» **TEXTO EXTRAÍDO**
----------

A esas mujeres el senador Zaldívar no las conoce. Las primeras no están en su paisaje: él vive en los salones, comparte con banqueros, políticos y empresarios cuyas preocupaciones están lejos del dolor y el sufrimiento de las mujeres de Chile. A las segundas, tampoco las conoce, porque no está en edad de conocerlas y, a lo más, alguna historia ajena, en su largo pasado, rozó de manera casual alguna conversación del tipo “supiste que…”. Él tiene sus razones bien amparadas en un contexto donde la culpa es la rectora, y el castigo, la mano fría de la indiferencia. Él representa a todos los escuderos de la intolerancia que constantemente nos recuerdan que los dolores y sufrimientos constituyen un destino de salvación.

Por supuesto, ellos, los predicadores, viven ya salvados, en medio de la comodidad y la negación del mundo, atribuyéndose por vía directa una potestad inmaculada acerca de lo que es la vida y cómo se ha de vivir en ella, negando de paso, irresponsable y cruelmente, la posibilidad de que toda mujer tenga el derecho a decidir sobre su propia intimidad.

¿Qué diferencia hay con los castigos crueles de otras religiones? Ambas posturas tienen el sello de la violencia, porque pretenden imponer a otras y otros la negación de la libertad sobre los propios pensamientos, sentimientos y acciones. Hay una raíz vital que no quieren que se exprese, porque se sienten llamados a regir los destinos de otros seres humanos, y ese solo hecho los invalida para hablar de lo que es la vida.

----------

» **REQUISITOS DEL EJERCICIO**
• 1. Transcribe del texto sobre el senador Zaldívar el fragmento que va desde "Por supuesto, ellos, los" hasta "su propia intimidad.", ambos incluidos.
• 2. Según el texto sobre el senador Zaldívar, ¿con qué grupos de personas comparte él? Enuméralos todos.
• 3. Prosigue el texto sobre el senador Zaldívar a partir de su última oración.
Las líneas no tienen relación alguna con el texto.

----------

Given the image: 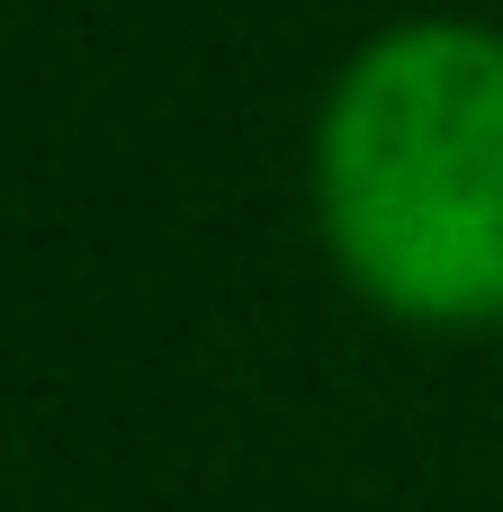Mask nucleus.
I'll list each match as a JSON object with an SVG mask.
<instances>
[{
    "label": "nucleus",
    "instance_id": "nucleus-1",
    "mask_svg": "<svg viewBox=\"0 0 503 512\" xmlns=\"http://www.w3.org/2000/svg\"><path fill=\"white\" fill-rule=\"evenodd\" d=\"M315 216L342 279L441 333L503 324V36L414 18L369 36L315 126Z\"/></svg>",
    "mask_w": 503,
    "mask_h": 512
}]
</instances>
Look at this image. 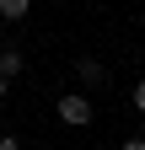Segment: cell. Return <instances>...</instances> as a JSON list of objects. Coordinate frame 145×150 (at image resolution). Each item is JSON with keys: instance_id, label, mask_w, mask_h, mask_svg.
I'll use <instances>...</instances> for the list:
<instances>
[{"instance_id": "cell-1", "label": "cell", "mask_w": 145, "mask_h": 150, "mask_svg": "<svg viewBox=\"0 0 145 150\" xmlns=\"http://www.w3.org/2000/svg\"><path fill=\"white\" fill-rule=\"evenodd\" d=\"M59 118L70 129H86V123H92V97H86V91H65V97H59Z\"/></svg>"}, {"instance_id": "cell-2", "label": "cell", "mask_w": 145, "mask_h": 150, "mask_svg": "<svg viewBox=\"0 0 145 150\" xmlns=\"http://www.w3.org/2000/svg\"><path fill=\"white\" fill-rule=\"evenodd\" d=\"M75 75H81L86 86H107V64L102 59H75Z\"/></svg>"}, {"instance_id": "cell-3", "label": "cell", "mask_w": 145, "mask_h": 150, "mask_svg": "<svg viewBox=\"0 0 145 150\" xmlns=\"http://www.w3.org/2000/svg\"><path fill=\"white\" fill-rule=\"evenodd\" d=\"M22 70H27V59H22V48H0V75H6V81H16Z\"/></svg>"}, {"instance_id": "cell-4", "label": "cell", "mask_w": 145, "mask_h": 150, "mask_svg": "<svg viewBox=\"0 0 145 150\" xmlns=\"http://www.w3.org/2000/svg\"><path fill=\"white\" fill-rule=\"evenodd\" d=\"M27 11H32V0H0V16H6V22H22Z\"/></svg>"}, {"instance_id": "cell-5", "label": "cell", "mask_w": 145, "mask_h": 150, "mask_svg": "<svg viewBox=\"0 0 145 150\" xmlns=\"http://www.w3.org/2000/svg\"><path fill=\"white\" fill-rule=\"evenodd\" d=\"M0 150H22V139H16V134H0Z\"/></svg>"}, {"instance_id": "cell-6", "label": "cell", "mask_w": 145, "mask_h": 150, "mask_svg": "<svg viewBox=\"0 0 145 150\" xmlns=\"http://www.w3.org/2000/svg\"><path fill=\"white\" fill-rule=\"evenodd\" d=\"M134 112H145V81L134 86Z\"/></svg>"}, {"instance_id": "cell-7", "label": "cell", "mask_w": 145, "mask_h": 150, "mask_svg": "<svg viewBox=\"0 0 145 150\" xmlns=\"http://www.w3.org/2000/svg\"><path fill=\"white\" fill-rule=\"evenodd\" d=\"M124 150H145V139H140V134H134V139H124Z\"/></svg>"}, {"instance_id": "cell-8", "label": "cell", "mask_w": 145, "mask_h": 150, "mask_svg": "<svg viewBox=\"0 0 145 150\" xmlns=\"http://www.w3.org/2000/svg\"><path fill=\"white\" fill-rule=\"evenodd\" d=\"M6 86H11V81H6V75H0V97H6Z\"/></svg>"}]
</instances>
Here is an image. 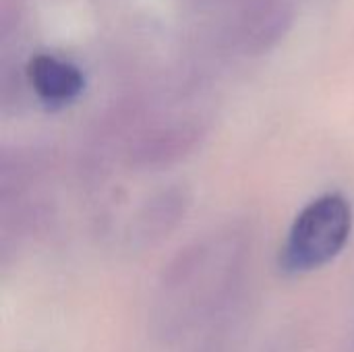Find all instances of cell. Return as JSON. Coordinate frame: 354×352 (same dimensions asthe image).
<instances>
[{
  "mask_svg": "<svg viewBox=\"0 0 354 352\" xmlns=\"http://www.w3.org/2000/svg\"><path fill=\"white\" fill-rule=\"evenodd\" d=\"M31 83L48 104L71 102L83 87L79 71L56 58H37L31 66Z\"/></svg>",
  "mask_w": 354,
  "mask_h": 352,
  "instance_id": "7a4b0ae2",
  "label": "cell"
},
{
  "mask_svg": "<svg viewBox=\"0 0 354 352\" xmlns=\"http://www.w3.org/2000/svg\"><path fill=\"white\" fill-rule=\"evenodd\" d=\"M353 230V210L346 197L328 193L307 203L295 218L280 253L286 274L324 268L346 247Z\"/></svg>",
  "mask_w": 354,
  "mask_h": 352,
  "instance_id": "6da1fadb",
  "label": "cell"
}]
</instances>
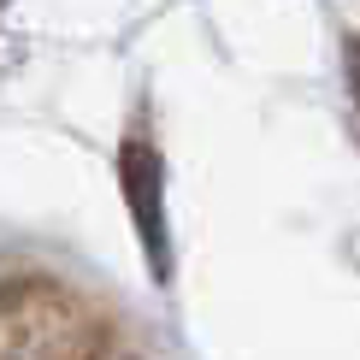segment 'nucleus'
I'll list each match as a JSON object with an SVG mask.
<instances>
[{
    "label": "nucleus",
    "mask_w": 360,
    "mask_h": 360,
    "mask_svg": "<svg viewBox=\"0 0 360 360\" xmlns=\"http://www.w3.org/2000/svg\"><path fill=\"white\" fill-rule=\"evenodd\" d=\"M124 201L142 231V248L154 260L160 283L172 272V243H166V184H160V154L154 142H124Z\"/></svg>",
    "instance_id": "obj_1"
}]
</instances>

----------

» **TAREAS RESUELTAS**
• 1.
Por supuesto, ellos, los predicadores, viven ya salvados, en medio de la comodidad y la negación del mundo, atribuyéndose por vía directa una potestad inmaculada acerca de lo que es la vida y cómo se ha de vivir en ella, negando de paso, irresponsable y cruelmente, la posibilidad de que toda mujer tenga el derecho a decidir sobre su propia intimidad.

• 2. Banqueros, políticos y empresarios.

• 3.
A estas alturas, probablemente, un lector desprevenido debe estar pensando: “Este está de acuerdo con el aborto”. Afirmación nacida de la falsedad de la pregunta de si uno está o no de acuerdo con eso. La pregunta tiene implícita una trampa bien urdida, propia de los sostenedores del poder. Esto es así por la sencilla razón de que está formulada desde la negación u omisión de la situación en que se encuentra cada mujer al momento de enfrentarse a un embarazo no deseado. Es esa mujer la que deberá decidir en el momento en que tenga la imperiosa necesidad de hacerlo. Es en esa instancia en que tendrá que cotejar sus creencias con su momento de vida y decidir de acuerdo a ellas. El momento en que la intimidad se expresa de una manera determinante con sus preguntas verdaderas y críticas: ¿Qué piensas?, ¿qué sientes?, ¿qué harás? Cuando se está en tal situación es muy difícil unir en una misma dirección todas las respuestas. Es entonces cuando la pregunta de si se está de acuerdo o no muestra su carencia de significado. Es en ese “ahí” que hay necesidad de las propias respuestas y no de las de otros. Menos aún si ese otro es un hombre que levanta su dedo inquisidor y utiliza como armas la culpa y la amenaza.

La cuestión de fondo es, entonces, que allí estarán en juego las propias creencias para que se pueda elegir libremente, y la fe tendrá o no su correlato para que esa elección sea correcta, dentro de condiciones que no han sido elegidas. Porque en ninguna mujer está la voluntad de un embarazo no deseado, ni la de un hijo cuya vida no será, ni la de una violación. Ni siquiera la imprevisión admite ajenas y totalitarias respuestas.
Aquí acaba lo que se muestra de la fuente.